> [PROBLEM SET]
• a. Summarize the passage on Showa nostalgia in two sentences.
• b. According to the passage on Showa nostalgia, where was the writer working as a management trainee?
• c. Write the next part of the passage on Showa nostalgia, picking up after its final sentence.

Of course, the cold facts of Showa do not always support the rosy view the current nostalgia suggests. But nostalgia breeds on perception, not facts.

Post-war Showa is remembered with affection for its clear goals, hard work, small pleasures, family cohesion and the sense that life could only get better. It is remembered for three-generations-under-one-roof, streetcars, and wild rivers before they were dammed. Showa was when you ate dinner at low chabudai tables, seated on the tatami, and endured the summer heat in your starched cotton yukata with the help of electric or paper fans and shaved ice, while listening to the shrilling of the cicadas or the chirping of the crickets. For the breadwinner, Sundays on the golf course were his only chance to get away. Holidays were not taken, bonuses saved, not spent. Showa was about dedication and hope.

The ugly side of Showa - air pollution, hideously overcrowded trains, inhumanly long working hours, sub standard housing - is not part of the Showa nostalgia, unless caught in artistic black-and-white photographs. Even the life of the emperor who gave the era its name is not part of it, for Showa is about a mood, not a person.

Perhaps, in the final analysis, the memory of Showa is the memory of youth as that vital period when you discover that beauty can be found in little things, and that friendship and personal effort can yield great rewards. The way youth should be, and mostly was, but in a world awash with gadgets and television and ready-made entertainment so seldom is anymore. The memory of Showa is also about belonging - to a family and an employer and a firm social structure, all for life. That security too has gone.

I was born in the 7th year of Showa, 1932, and landed in Japan in 1950, aged 18, shortly after the start of Benign Showa. In 1953, Emperor Showa passed my office in a boxy limousine. And 36 years later, on the day he died, I was on hand to place my signature 'as an objective witness' in the condolence book at the Imperial Palace.

The following extract from my recently published memoir The Magatama Doodle reflects some of my earliest reactions to Japanese life. I had recently arrived and was working as a management trainee in the Kobe branch of a Dutch bank. I shared a wing of a fine Japanese house with a rather irksome older colleague, referred to as A.

> [STORED ROWS]

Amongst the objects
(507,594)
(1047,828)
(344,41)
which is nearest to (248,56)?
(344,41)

> [ANSWERS TO THE EXERCISES]
• a. Post-war Showa is remembered fondly for its clear goals, hard work, small pleasures, family cohesion, and hope. Its ugly side, including pollution, overcrowded trains, long working hours, and substandard housing, is left out of that nostalgia, which the writer sees mainly as a memory of youth and of lifelong belonging.

• b. In the Kobe branch of a Dutch bank.

• c.
[p. 16/17] While A. was complaining about the stacks of office work he alone had to bring home with him, I learned to keep the charcoal glowing in the aubergine-glazed brazier our landlady brought us on returning home, to keep our hands warm before we got the kerosene heater going. She was a fine lady with a chiselled face fallen on hard times. She wore her greying hair tied in a bun, and was never seen in anything but sober kimonos in blue and grey hues. She was of firm but considerate disposition. She moved about the spacious rooms with dignity and barely a hush.

Yet there was in her quiet manner nothing obsequious, rather an accomplished roundness, a refined understanding of sound and form. When she placed the teacups on their small lacquered saucers, which she then set on the low ebony table - never bending down but squatting first to maintain an agreeable posture - the soft clicks caressed the gathering dusk hanging in layers between the shoji screens, like painted fingernails touching a champagne glass. And when she poured the tea brewed from roasted leaves, her head at a slight angle, one hand holding the lid, the fragrant steam rising up through the still cold air had something plaintive about it, reminding me of straw burning on Dutch autumn fields. My mother had never poured tea that way, and the sharp clacks of porcelain cups and silver spoons hitting porcelain saucers back in Holland had not permitted unspoken sadness to linger in the shadows.

Bathing provided another taste of the Japanese aesthetic. A. refused to be 'boiled like a lobster' and borrowed some American friend's shower on a regular basis. But I responded readily to the landlady's daily call - heard just before dinnertime when all homecoming Japanese men soak away the day's stress in the hot tub - that the water had reached 'just the right temperature'.

The tub was a goemon-buro, a cast-iron cauldron like those used to cook missionaries in Africa, set in a smoothly polished cement jacket, and heated from below by a wood fire. The fire was tended from the adjoining stoke-space, which, together with the tub-room and a small dressing area, comprised the separate cedar-and-tile bathhouse. A round plank, held in place by notches in the iron, protected the feet from direct contact with the hot metal, but one had to avoid touching the sides.

Soaking in this liquid inferno - after washing and dousing one-self while squatting on a cedar grid, to get clean and preheated - proved an almost spiritual experience the intensity of which has not left me after all these years.

I could go on in this vein - actually, the book does, for a while, unashamedly, until it settles into a more mature, less wide-eyed mode, and the reluctant banker that I was turns critical. But instead I want to show you some photographs of Japan dating back to the period I lived there, 1950 to 1974. I took many of them, but the sharper ones are by my good friend and former colleague, Ysbrand Rogge, who quit banking long before me, and became a professional cameraman.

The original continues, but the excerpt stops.